Costruita con uno dei blocchi di pietra della celebre prigione parigina, la maquette della Bastiglia, conservato oggi al museo Carnavalet a Parigi, è una doppia testimonianza di questo simbolo rivoluzionario.

Appena presa la Bastiglia, il governatore e una parte dei suoi uomini massacrati, liberati i sette prigionieri che vi si trovavano in quel momento, questo monumento dell’assolutismo fu lasciato alla mercé dei demolitori.

Pierre François Palloy (1755 – 1835), costruttore edile, auto-proclamatosi “eroe della distruzione del bastione della tirannia“, approfittò subito dell’occasione e, dalla sera stessa della presa, inviò centinaia di operai sul cantiere, impiegandone fino a 900!

Tutti i materiali (ben sorvegliati per paura di qualche furto) furono stoccati lungo i boulevards parigini fino alla porta Saint Martin e le pietre furono riutilizzate per costruire varie opere a Parigi (come il ponte della Concorde e il Boulevard Saint Martin) e la casa dello stesso Palloy a Sceaux (a pochi chilometri a sud-est della capitale).

Ma Palloy, a partire dal 1790, usò i vari materiali anche per costruire tutta una serie di souvenirs (modelli ridotti, iscrizioni incise su lastre, medaglie, gioielli, …) offerti qua e là ad istituzioni politiche ma anche a personalità diverse e spediti per tutta la Francia.
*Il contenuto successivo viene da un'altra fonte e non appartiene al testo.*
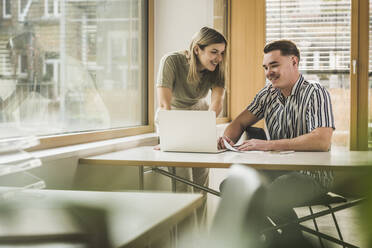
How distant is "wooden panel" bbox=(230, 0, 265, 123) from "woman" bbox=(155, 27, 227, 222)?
1.75 meters

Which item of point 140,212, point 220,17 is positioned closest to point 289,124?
point 140,212

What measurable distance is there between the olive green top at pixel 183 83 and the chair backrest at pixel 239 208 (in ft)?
6.55

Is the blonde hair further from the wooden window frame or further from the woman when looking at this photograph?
the wooden window frame

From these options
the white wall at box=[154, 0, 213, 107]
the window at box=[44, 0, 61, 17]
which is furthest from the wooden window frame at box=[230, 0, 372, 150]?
the window at box=[44, 0, 61, 17]

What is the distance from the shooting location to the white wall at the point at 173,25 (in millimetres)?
3375

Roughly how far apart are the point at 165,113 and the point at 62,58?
567mm

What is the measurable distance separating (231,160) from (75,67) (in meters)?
0.97

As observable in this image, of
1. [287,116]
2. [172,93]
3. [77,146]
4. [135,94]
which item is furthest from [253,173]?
[135,94]

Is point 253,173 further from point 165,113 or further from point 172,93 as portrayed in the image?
point 172,93

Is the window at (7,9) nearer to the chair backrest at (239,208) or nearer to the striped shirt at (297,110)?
the chair backrest at (239,208)

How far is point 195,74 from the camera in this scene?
2.62 m

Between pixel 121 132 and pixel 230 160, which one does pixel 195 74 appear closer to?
pixel 121 132

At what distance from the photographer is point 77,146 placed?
2.15 meters

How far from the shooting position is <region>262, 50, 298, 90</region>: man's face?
2445 millimetres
Il primo “modello della Bastiglia” fu portato in processione solenne all’Hôtel de Ville il 23 febbraio 1790.

Il 14 luglio 1790 un plastico fu deposto sull’altare della Patria sullo Champ de Mars.

Se Palloy divenne famoso grazie alle sue azioni, tuttavia non ne tirò profitto a livello economico: fu anzi accusato di dilapidazione e per questo fu imprigionato dal 28 dicembre 1793 fino al 17 marzo 1794 e visse nei guai e pieno di debiti (e di rancore) fino alla sua morte, nel 1835.

Il plastico che si trova in mezzo alla Sala della Bastiglia del museo Carnavalet è alto 37 centimetri, largo 95 e profondo 48.

È una rappresentazione minuziosa della fortezza con le sue otto torri e ricca di molti particolari.